Gambar-11: Situs gunungapi purba Nglanggran.

EPILOG

Misi kami menyelenggarakan kegiatan Jogja Geoheritage Trail ini adalah menyebarluaskan pengetahuan berbasis pengamatan langsung di lapangan mengenai bukti-bukti ataupun fenomena riwayat geologi daerah Yogyakarta dan sekitarnyamasyarakat umum. Dengan modal pengetahuan ini, kita akan dapat menemukan cara cerdas terbaik bagaimana tinggal di wilayah rentan bencana di atas zona penunjaman lempeng yang niscaya tidak akan pernah berhenti bekerja.

GUNUNG MERAPI: “Duta tektonik Pulau Jawa masa kini”

Setelah melewati semua stop site, saatnya kita kembali ke masa sekarang. Gunung Merapi mewakili masa gunung api modern yang terbentuk sekitar 2 juta tahun lalu (pada zaman Kuarter). Gunung berapi dengan ketinggian 2.968 meter ini merupakan gunung berapi yang teraktif di Indonesia maupun di dunia. Proses pembentukan Gunung Merapi sama dengan proses gunungapi purba, yaitu hasil interaksi Lempeng Indo-Australia yang bergerak ke utara dan menunjam di Palung Jawa ke bawah Lempeng Asia Tenggara.

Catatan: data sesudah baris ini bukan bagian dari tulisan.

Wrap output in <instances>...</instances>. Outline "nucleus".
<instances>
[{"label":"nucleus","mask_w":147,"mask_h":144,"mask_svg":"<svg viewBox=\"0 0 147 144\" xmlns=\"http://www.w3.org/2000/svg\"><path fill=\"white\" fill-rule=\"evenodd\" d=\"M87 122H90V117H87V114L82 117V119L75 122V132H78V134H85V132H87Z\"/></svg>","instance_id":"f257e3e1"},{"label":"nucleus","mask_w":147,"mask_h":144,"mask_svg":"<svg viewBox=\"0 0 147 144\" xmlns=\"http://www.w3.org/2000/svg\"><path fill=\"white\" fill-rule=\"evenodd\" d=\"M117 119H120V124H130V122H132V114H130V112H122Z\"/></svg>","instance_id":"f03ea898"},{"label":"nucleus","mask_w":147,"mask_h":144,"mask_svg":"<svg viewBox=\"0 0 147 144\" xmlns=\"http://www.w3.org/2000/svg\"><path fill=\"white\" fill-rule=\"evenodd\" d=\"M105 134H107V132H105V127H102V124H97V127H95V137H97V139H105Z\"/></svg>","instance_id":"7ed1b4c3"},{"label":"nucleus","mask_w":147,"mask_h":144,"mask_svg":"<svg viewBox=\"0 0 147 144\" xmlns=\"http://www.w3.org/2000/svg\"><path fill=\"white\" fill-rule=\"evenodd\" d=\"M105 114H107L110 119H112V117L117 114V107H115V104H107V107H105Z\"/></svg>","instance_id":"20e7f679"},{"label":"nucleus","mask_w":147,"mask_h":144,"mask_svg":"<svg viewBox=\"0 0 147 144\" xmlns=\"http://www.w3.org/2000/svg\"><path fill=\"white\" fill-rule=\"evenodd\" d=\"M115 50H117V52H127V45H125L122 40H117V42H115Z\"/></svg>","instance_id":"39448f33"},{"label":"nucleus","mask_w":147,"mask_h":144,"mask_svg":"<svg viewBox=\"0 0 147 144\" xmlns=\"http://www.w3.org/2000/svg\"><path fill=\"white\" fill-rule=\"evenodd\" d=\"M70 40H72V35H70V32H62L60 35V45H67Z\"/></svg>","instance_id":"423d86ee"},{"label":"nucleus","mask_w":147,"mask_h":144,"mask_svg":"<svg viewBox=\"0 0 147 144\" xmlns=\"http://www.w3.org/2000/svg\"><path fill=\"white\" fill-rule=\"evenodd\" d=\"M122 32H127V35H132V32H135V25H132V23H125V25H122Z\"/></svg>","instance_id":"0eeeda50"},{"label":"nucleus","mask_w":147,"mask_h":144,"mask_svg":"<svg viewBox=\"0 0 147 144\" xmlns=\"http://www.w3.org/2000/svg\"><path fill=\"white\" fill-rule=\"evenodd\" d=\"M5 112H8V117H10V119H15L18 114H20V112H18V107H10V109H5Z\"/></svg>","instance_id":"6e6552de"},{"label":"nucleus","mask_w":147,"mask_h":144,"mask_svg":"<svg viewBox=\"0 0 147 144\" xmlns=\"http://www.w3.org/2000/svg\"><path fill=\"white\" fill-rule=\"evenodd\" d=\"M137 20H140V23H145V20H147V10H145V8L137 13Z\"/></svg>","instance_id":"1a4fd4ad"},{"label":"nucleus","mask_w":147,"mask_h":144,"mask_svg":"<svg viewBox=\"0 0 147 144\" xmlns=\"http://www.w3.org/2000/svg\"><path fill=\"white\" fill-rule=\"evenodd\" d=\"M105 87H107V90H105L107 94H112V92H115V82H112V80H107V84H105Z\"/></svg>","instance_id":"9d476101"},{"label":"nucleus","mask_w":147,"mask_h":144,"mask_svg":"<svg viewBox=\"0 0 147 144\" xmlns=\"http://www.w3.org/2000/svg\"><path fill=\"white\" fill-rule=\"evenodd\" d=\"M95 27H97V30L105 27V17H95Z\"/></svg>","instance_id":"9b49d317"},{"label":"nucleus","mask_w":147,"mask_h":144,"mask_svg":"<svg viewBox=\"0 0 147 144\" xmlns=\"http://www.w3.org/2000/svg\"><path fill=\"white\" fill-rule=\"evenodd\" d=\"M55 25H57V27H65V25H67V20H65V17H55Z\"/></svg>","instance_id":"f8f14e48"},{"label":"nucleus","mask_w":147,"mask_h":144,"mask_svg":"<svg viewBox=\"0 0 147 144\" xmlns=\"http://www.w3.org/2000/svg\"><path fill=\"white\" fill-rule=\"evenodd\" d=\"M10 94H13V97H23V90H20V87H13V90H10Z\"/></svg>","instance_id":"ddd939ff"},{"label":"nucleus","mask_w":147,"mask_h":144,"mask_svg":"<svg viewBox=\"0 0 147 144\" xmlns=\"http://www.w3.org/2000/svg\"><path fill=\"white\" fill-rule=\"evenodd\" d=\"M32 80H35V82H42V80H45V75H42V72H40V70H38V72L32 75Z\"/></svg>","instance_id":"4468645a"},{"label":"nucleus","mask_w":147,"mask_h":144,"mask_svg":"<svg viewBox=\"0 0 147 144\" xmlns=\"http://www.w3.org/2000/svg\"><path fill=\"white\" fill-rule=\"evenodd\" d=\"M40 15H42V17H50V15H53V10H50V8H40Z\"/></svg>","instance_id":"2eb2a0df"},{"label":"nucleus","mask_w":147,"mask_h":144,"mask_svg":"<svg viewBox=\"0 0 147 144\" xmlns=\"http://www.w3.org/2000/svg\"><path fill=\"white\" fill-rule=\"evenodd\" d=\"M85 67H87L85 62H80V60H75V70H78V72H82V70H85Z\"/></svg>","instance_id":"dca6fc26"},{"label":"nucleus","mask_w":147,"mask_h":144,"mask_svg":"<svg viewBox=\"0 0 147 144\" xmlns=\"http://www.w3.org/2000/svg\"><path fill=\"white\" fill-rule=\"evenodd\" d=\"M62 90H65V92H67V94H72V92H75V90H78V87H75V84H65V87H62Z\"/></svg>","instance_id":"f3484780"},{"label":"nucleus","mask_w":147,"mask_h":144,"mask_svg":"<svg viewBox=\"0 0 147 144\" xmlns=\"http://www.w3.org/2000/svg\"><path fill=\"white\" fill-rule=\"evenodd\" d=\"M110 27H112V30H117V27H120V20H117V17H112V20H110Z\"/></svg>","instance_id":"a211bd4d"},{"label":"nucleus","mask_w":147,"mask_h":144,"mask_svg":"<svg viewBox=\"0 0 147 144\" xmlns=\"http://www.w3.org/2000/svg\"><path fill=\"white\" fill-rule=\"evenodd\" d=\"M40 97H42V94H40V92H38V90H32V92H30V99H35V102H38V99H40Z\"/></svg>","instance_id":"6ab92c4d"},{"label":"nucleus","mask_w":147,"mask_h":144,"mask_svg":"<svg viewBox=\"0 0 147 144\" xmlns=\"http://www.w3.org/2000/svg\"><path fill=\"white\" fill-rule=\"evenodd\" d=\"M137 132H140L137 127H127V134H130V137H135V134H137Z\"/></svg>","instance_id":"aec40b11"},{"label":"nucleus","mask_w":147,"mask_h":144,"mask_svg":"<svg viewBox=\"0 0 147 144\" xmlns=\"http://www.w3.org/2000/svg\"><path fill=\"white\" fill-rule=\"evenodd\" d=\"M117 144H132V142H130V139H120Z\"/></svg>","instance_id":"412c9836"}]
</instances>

Masih aktifnya Gunung Merapi dan seringnya terjadi gempabumi di Pulau Jawa menunjukkan bahwa interaksi lempeng tersebut sedang berlangsung dan berlanjut terus sampai batas waktu yang tidak bisa ditentukan.

Dari awal perjalanan kami menjelaskan kejadian masa lampau berdasarkan batuannya, tetapi umur Gunung Merapi yang masih muda menurut skala waktu geologi menyebabkan produk letusannya, yang terdiri dari abu vulkanik, lapili, blok (fragmen batuan yang ikut terlontar pada saat erupsi) dan bomb (fragmen lava panas yang ikut terlontarkan dan kemudian membeku) masih merupakan endapan lepas dan belum terkonsolidasi membentuk batuan karena belum lama atau baru saja dierupsikan. Material yang langsung dikeluarkan oleh Gunung Merapi ini ada yang mengendap di bagian lereng dan apabila terjenuhkan oleh air hujan dapat mengalir ke bawah menjadi aliran “campuran lumpur, pasir, dan bongkahan lava” dengan kekuatan aliran yang dahsyat, yang dikenal sebagai aliran Lahar Dingin (atau Lahar Hujan). Istilah “lahar” ini telah mendunia, dipakai sebagai terminologi internasional yang berasal dari Indonesia. Bukti sisa-sisa kedahsyatan aliran lahar Gunung Merapi yang terjadi pada awal 2011 dapat disaksikan hingga saat ini di sekitar jembatan Kali Putih, Muntilan, Jawa Tengah.